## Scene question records
###

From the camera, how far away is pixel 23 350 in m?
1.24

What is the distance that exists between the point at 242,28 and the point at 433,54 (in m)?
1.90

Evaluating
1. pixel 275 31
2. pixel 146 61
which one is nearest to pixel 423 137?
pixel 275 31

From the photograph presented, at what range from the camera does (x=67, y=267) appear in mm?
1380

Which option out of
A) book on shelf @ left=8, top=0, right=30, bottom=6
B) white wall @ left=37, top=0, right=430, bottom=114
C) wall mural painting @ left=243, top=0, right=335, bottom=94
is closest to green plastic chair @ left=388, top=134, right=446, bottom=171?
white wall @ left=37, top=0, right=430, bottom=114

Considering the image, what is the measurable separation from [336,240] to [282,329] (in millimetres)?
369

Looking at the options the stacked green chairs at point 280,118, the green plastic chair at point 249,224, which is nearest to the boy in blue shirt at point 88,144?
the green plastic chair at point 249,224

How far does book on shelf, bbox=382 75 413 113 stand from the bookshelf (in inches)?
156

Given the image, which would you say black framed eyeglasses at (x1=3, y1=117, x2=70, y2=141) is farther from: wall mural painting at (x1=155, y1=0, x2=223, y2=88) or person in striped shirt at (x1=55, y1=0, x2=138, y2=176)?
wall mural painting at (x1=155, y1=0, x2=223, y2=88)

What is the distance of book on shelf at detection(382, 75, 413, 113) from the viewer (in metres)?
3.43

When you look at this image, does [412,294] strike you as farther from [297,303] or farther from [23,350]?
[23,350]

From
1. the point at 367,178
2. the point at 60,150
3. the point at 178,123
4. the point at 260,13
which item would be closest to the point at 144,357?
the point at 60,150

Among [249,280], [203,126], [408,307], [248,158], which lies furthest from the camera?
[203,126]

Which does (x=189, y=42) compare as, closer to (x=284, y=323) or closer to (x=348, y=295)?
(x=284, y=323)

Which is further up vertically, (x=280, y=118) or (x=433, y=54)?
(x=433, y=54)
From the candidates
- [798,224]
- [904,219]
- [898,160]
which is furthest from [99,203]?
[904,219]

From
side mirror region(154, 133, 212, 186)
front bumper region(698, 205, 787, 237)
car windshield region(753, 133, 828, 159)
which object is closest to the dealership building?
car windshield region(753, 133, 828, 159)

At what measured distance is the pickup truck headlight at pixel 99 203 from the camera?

###

## Problem to solve
All of the material above needs to be copied exactly.

## Result of this task
From the camera, how far away is pixel 23 350 in m?
1.24

What is the distance that exists between the point at 242,28 and the point at 433,54 (in m)?
1.90

Evaluating
1. pixel 275 31
2. pixel 146 61
which one is nearest to pixel 423 137?
pixel 275 31

From the photograph presented, at what range from the camera does (x=67, y=267) appear in mm?
1380

Which option out of
A) book on shelf @ left=8, top=0, right=30, bottom=6
B) white wall @ left=37, top=0, right=430, bottom=114
C) wall mural painting @ left=243, top=0, right=335, bottom=94
is closest to green plastic chair @ left=388, top=134, right=446, bottom=171?
white wall @ left=37, top=0, right=430, bottom=114

Considering the image, what is the measurable separation from [336,240] to [282,329] (in millimetres)?
369

Looking at the options the stacked green chairs at point 280,118, the green plastic chair at point 249,224, which is nearest to the boy in blue shirt at point 88,144?
the green plastic chair at point 249,224

How far does book on shelf, bbox=382 75 413 113 stand from the bookshelf (in inches)?
156

Given the image, which would you say black framed eyeglasses at (x1=3, y1=117, x2=70, y2=141) is farther from: wall mural painting at (x1=155, y1=0, x2=223, y2=88) or person in striped shirt at (x1=55, y1=0, x2=138, y2=176)?
wall mural painting at (x1=155, y1=0, x2=223, y2=88)

What is the distance of book on shelf at detection(382, 75, 413, 113) from the viewer (in metres)?
3.43

When you look at this image, does [412,294] strike you as farther from [297,303] or farther from [23,350]?
[23,350]

From
1. the point at 367,178
2. the point at 60,150
3. the point at 178,123
4. the point at 260,13
which item would be closest to the point at 144,357?
the point at 60,150

Among [249,280], [203,126], [408,307], [248,158], which lies furthest from the camera?
[203,126]

Which does (x=189, y=42) compare as, closer to (x=284, y=323) or closer to (x=348, y=295)?
(x=284, y=323)

Which is further up vertically, (x=280, y=118) or (x=433, y=54)?
(x=433, y=54)
From the candidates
- [798,224]
- [904,219]
- [898,160]
which is furthest from [99,203]?
[904,219]

From
side mirror region(154, 133, 212, 186)
front bumper region(698, 205, 787, 237)
car windshield region(753, 133, 828, 159)
which object is closest to the dealership building?
car windshield region(753, 133, 828, 159)

At what measured distance is the pickup truck headlight at pixel 99 203 from the camera?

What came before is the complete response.